Copy the items below, switching each occurrence of "footprint in sand" to "sand footprint" and leaving everything else unchanged. Omit the pictures from the answer.

>> begin DATA LINES

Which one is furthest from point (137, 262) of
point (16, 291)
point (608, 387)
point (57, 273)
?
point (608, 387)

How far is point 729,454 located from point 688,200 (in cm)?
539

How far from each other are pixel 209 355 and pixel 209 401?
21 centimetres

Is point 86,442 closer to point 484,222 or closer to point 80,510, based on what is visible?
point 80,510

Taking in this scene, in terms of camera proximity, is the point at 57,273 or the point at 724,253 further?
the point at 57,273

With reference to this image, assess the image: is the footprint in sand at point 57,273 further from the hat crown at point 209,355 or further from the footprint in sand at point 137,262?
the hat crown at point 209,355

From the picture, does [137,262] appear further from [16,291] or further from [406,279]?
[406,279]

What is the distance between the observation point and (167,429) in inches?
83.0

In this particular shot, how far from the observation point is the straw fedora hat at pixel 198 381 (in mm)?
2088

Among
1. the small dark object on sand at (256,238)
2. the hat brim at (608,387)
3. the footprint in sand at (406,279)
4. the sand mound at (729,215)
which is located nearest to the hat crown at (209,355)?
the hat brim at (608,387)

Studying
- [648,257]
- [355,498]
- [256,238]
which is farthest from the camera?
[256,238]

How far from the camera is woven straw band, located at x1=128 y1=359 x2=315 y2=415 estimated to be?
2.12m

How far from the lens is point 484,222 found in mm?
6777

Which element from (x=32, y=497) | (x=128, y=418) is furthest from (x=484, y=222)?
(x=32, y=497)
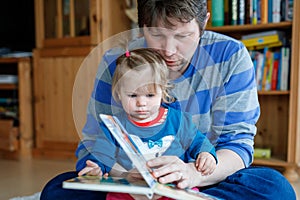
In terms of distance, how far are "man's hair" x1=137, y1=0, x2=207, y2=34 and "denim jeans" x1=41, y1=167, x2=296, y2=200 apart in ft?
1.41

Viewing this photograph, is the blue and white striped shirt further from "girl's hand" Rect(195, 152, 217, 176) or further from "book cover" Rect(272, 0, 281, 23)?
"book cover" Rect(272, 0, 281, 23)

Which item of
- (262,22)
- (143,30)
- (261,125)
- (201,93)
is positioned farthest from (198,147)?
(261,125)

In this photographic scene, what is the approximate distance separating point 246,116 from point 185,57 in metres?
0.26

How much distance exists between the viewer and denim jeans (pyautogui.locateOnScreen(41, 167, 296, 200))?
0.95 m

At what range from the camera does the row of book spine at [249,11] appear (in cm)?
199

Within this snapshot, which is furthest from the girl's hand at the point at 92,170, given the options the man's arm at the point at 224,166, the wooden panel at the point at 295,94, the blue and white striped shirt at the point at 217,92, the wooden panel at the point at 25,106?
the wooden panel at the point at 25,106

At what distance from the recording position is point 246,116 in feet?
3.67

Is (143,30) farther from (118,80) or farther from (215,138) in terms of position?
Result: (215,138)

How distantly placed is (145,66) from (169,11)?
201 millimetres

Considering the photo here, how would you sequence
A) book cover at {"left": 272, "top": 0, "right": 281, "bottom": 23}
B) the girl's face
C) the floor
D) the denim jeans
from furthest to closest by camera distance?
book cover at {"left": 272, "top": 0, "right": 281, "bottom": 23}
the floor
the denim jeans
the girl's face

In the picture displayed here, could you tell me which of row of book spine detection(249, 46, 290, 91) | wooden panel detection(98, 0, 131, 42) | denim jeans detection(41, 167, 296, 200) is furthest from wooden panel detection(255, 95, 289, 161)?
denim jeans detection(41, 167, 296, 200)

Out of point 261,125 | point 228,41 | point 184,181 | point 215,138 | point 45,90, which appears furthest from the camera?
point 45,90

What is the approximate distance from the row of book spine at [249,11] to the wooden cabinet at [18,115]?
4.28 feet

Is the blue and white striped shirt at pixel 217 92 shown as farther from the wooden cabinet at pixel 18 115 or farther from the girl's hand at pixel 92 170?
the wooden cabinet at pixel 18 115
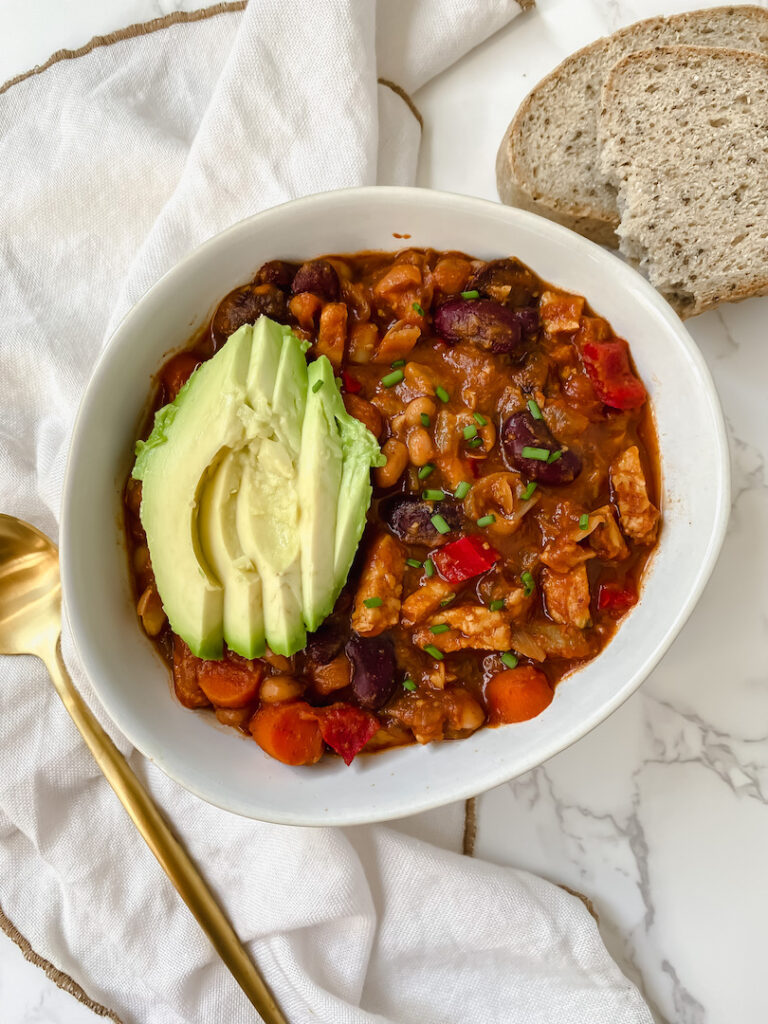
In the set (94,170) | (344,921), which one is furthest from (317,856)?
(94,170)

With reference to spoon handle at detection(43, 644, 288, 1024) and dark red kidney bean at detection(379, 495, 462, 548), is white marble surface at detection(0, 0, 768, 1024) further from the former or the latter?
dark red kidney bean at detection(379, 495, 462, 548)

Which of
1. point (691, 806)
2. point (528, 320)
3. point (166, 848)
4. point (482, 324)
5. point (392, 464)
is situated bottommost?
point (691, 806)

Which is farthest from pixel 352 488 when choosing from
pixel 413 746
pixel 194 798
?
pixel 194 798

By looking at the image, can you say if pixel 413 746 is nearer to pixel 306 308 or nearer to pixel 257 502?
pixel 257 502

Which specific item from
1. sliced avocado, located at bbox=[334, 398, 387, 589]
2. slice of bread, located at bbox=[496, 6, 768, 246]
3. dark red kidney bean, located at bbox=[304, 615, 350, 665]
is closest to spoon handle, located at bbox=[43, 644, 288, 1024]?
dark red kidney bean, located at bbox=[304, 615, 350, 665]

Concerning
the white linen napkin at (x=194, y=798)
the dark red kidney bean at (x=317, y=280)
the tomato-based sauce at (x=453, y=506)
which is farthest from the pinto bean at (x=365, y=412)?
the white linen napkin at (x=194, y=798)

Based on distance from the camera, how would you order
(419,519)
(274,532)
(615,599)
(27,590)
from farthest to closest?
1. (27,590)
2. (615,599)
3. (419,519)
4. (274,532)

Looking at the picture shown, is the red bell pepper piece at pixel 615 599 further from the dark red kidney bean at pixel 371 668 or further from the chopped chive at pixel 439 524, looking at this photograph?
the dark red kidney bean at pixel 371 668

>> end DATA LINES

TASK RESPONSE.
Which one is furthest from point (137, 262) of
point (16, 291)
point (608, 387)
point (57, 273)
?
point (608, 387)

How far is point 729,454 located from point 688,200 (in cm)?
539

How far from each other are pixel 209 355 and pixel 209 401?
21 centimetres

Is point 86,442 closer to point 484,222 or closer to point 80,510, based on what is visible?
point 80,510

Taking in this scene, in terms of camera proximity, is the point at 57,273 or the point at 724,253 further?
the point at 57,273

With reference to this image, assess the image: is the sand footprint at point 57,273 further from the hat crown at point 209,355 or further from the sand footprint at point 137,262?
the hat crown at point 209,355

From the picture, does [137,262] appear further from [16,291] or further from [406,279]?
[406,279]

What is the distance between the observation point and (167,429) in inches?
83.0

In this particular shot, how far from the observation point is the straw fedora hat at pixel 198 381 (in mm)?
2088

Among
1. the small dark object on sand at (256,238)
2. the hat brim at (608,387)
3. the sand footprint at (406,279)
4. the sand mound at (729,215)
which is located nearest to the hat crown at (209,355)?
the hat brim at (608,387)

Studying
- [648,257]
- [355,498]
- [256,238]
which is farthest from the camera?
[256,238]

How far from the camera is woven straw band, located at x1=128 y1=359 x2=315 y2=415 estimated to be?
2.12m

How far from the lens is point 484,222 found in mm?
6777

Which element from (x=32, y=497) | (x=128, y=418) is furthest from (x=484, y=222)?
(x=32, y=497)
In terms of distance, how far are "man's hair" x1=137, y1=0, x2=207, y2=34 and "denim jeans" x1=41, y1=167, x2=296, y2=200 apart in ft?
1.41

Viewing this photograph, is the blue and white striped shirt further from "girl's hand" Rect(195, 152, 217, 176) or further from "book cover" Rect(272, 0, 281, 23)?
"book cover" Rect(272, 0, 281, 23)

Which item of
- (262,22)
- (143,30)
- (261,125)
- (201,93)
is positioned farthest from (198,147)?
(261,125)

In this photographic scene, what is the approximate distance separating point 246,116 from point 185,57 in metres?
0.26

How much distance exists between the viewer and denim jeans (pyautogui.locateOnScreen(41, 167, 296, 200))?
0.95 m

At what range from the camera does the row of book spine at [249,11] appear (in cm)?
199

Within this snapshot, which is furthest from the girl's hand at the point at 92,170, given the options the man's arm at the point at 224,166, the wooden panel at the point at 295,94, the blue and white striped shirt at the point at 217,92, the wooden panel at the point at 25,106?
the wooden panel at the point at 25,106

At what distance from the recording position is point 246,116 in feet?
3.67

Is (143,30) farther from (118,80) or farther from (215,138) in terms of position?
Result: (215,138)

How distantly placed is (145,66) from (169,11)?
201 millimetres

Considering the photo here, how would you sequence
A) book cover at {"left": 272, "top": 0, "right": 281, "bottom": 23}
B) the girl's face
C) the floor
D) the denim jeans
from furthest to closest by camera distance?
book cover at {"left": 272, "top": 0, "right": 281, "bottom": 23}
the floor
the denim jeans
the girl's face

In the picture displayed here, could you tell me which of row of book spine detection(249, 46, 290, 91) | wooden panel detection(98, 0, 131, 42) | denim jeans detection(41, 167, 296, 200) is furthest from wooden panel detection(255, 95, 289, 161)?
denim jeans detection(41, 167, 296, 200)

Out of point 261,125 | point 228,41 | point 184,181 | point 215,138 | point 45,90, which appears furthest from the camera?
point 45,90

What is the approximate distance from the row of book spine at [249,11] to the wooden cabinet at [18,115]?
4.28 feet

Is the blue and white striped shirt at pixel 217 92 shown as farther from the wooden cabinet at pixel 18 115 or farther from the girl's hand at pixel 92 170?
the wooden cabinet at pixel 18 115
In the set (94,170) | (344,921), which one is furthest from (317,856)?
(94,170)

With reference to spoon handle at detection(43, 644, 288, 1024) and dark red kidney bean at detection(379, 495, 462, 548), is white marble surface at detection(0, 0, 768, 1024) further from the former or the latter?
dark red kidney bean at detection(379, 495, 462, 548)

Which of
1. point (691, 806)
2. point (528, 320)
3. point (166, 848)
4. point (482, 324)
5. point (392, 464)
is situated bottommost?
point (691, 806)

Which is farthest from pixel 352 488 when choosing from
pixel 413 746
pixel 194 798
?
pixel 194 798

By looking at the image, can you say if pixel 413 746 is nearer to pixel 306 308 or nearer to pixel 257 502?
pixel 257 502

Which specific item from
1. sliced avocado, located at bbox=[334, 398, 387, 589]
2. slice of bread, located at bbox=[496, 6, 768, 246]
3. dark red kidney bean, located at bbox=[304, 615, 350, 665]
is closest to spoon handle, located at bbox=[43, 644, 288, 1024]?
dark red kidney bean, located at bbox=[304, 615, 350, 665]

Concerning
the white linen napkin at (x=194, y=798)
the dark red kidney bean at (x=317, y=280)
the tomato-based sauce at (x=453, y=506)
which is farthest from the pinto bean at (x=365, y=412)?
the white linen napkin at (x=194, y=798)

Based on distance from the camera, how would you order
(419,519)
(274,532)
(615,599)
(27,590)
from farthest to closest?
1. (27,590)
2. (615,599)
3. (419,519)
4. (274,532)

Looking at the picture shown, is the red bell pepper piece at pixel 615 599 further from the dark red kidney bean at pixel 371 668 or further from the chopped chive at pixel 439 524, looking at this photograph?
the dark red kidney bean at pixel 371 668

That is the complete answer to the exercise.